Ujawnione okrucieństwo pokazuje po pierwsze więc logikę tej strasznej wojny, w której armia jednego kraju podbija terytorium sąsiada i dokonuje zbrodni na cywilach. To nie żadna specjalna operacja, to nie denazyfikacja czy chęć demilitaryzacji Ukrainy. To brutalna napastnicza wojna, której celem jest pobicie, upokorzenie, podporządkowanie sobie przemocą kraju, który nie chciał się podporządkować politycznie. Nikt już nie będzie się mógł dłużej oszukiwać, że to Zachód sprowokował Putina, że nie trzeba było mamić Ukrainy członkostwem w NATO, co sprawiło, że Moskwa poczuła się zagrożona. Nie, to imperialistyczna wojna napastnicza, a nie żadna samoobrona. Doskonale wiemy, co się działo ponad osiemdziesiąt lat temu w Katyniu, i dzięki temu rozumiemy, jaki jest cel Rosjan wyłapujących urzędników, nauczycieli zabijanych strzałem w tył głowy.
Ale to też akt oskarżenia dla całego Zachodu, który już znudził się wojną. Przecież gdzieniegdzie, w niektórych europejskich stolicach, dał się słyszeć głos, że może by ta wojna ucichła, a wówczas będziemy mogli wrócić do swoich spraw. Że już nałożyliśmy sporo sankcji, więc trzeba poczekać, aż zadziałają. Że wciąż trzeba dzwonić do Putina i prosić, by przestał, by nie kazał nam płacić za gaz w rublach. Zachodni świat niech patrzy na zdjęcia z Buczy i Irpienia i niech gryzie go sumienie, że tej wojnie nie potrafił zapobiec, że dopuścił do tego, że historia się powtórzyła. Te zdjęcia zarazem kompromitują wszystkich, którzy zachęcali do tego, by Putina zrozumieć, którzy mówili o wyrozumiałości, że Rosja jest inna, że rządzi się swoimi prawami. Nie, to nie są żadne prawa. Bestialstwo, które dzieje się raptem nieco ponad siedemset kilometrów od granic Warszawy, nie może zostać w żaden sposób usprawiedliwione. A zachodni politycy, którzy uwielbiają rozprawiać o wartościach, powinni wreszcie przejść od słów do czynów.

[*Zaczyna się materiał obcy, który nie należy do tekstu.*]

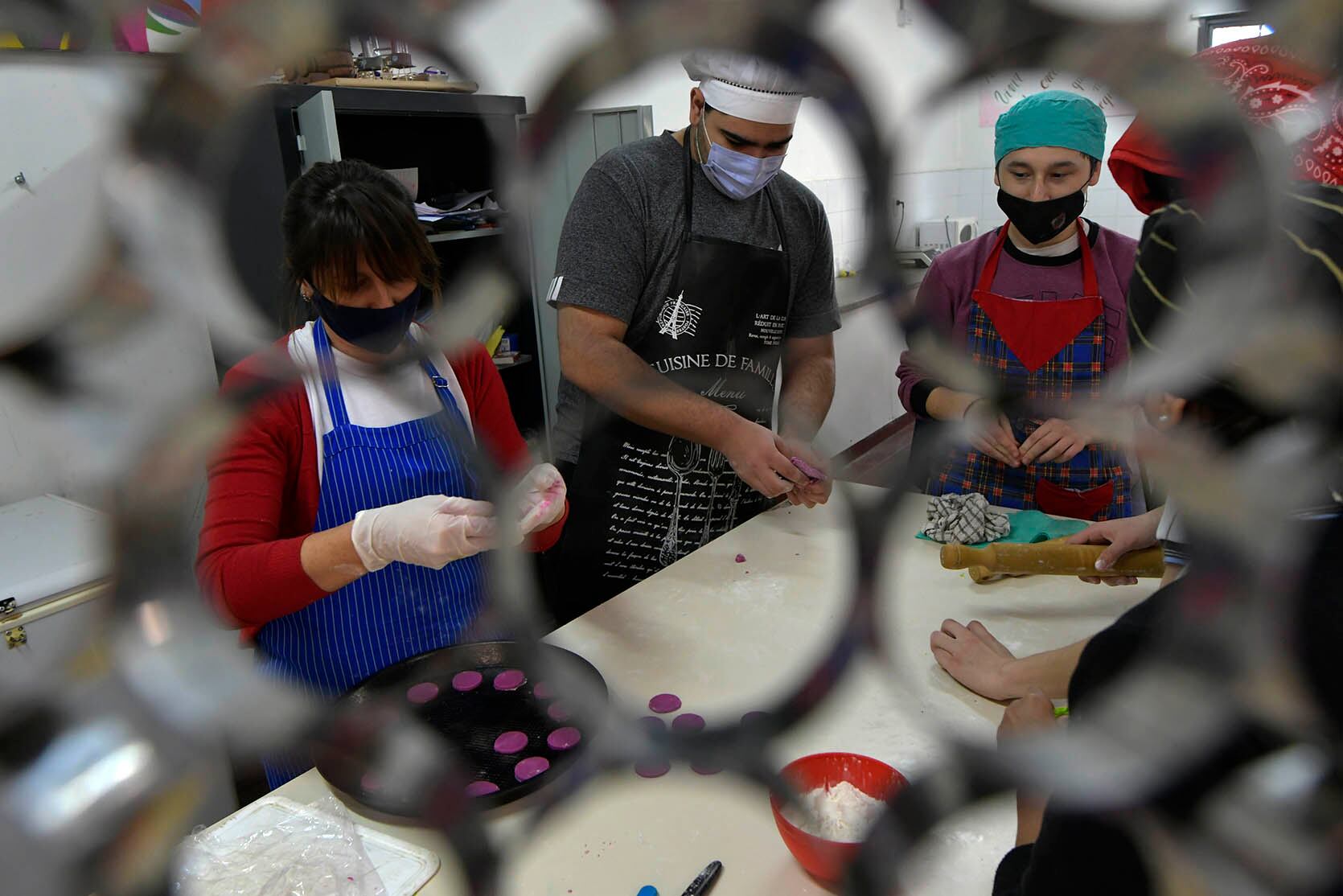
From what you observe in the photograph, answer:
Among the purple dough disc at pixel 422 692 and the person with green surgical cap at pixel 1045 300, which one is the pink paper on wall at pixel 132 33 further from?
the purple dough disc at pixel 422 692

Ale te okrucieństwa pokazują też, że Ukraina nie może się poddać, nie może zaakceptować jakiegoś zawieszenia broni, pokoju w zamian za ustąpienie trochę terytorium Rosji. Bo już wiemy, co się będzie działo z mieszkańcami każdej ukraińskiej wsi, miasteczka czy miasta, które pozostanie pod rosyjską okupacją. Zachód powinien się dziś raczej zastanowić nad tym, jak rozliczyć te zbrodnie.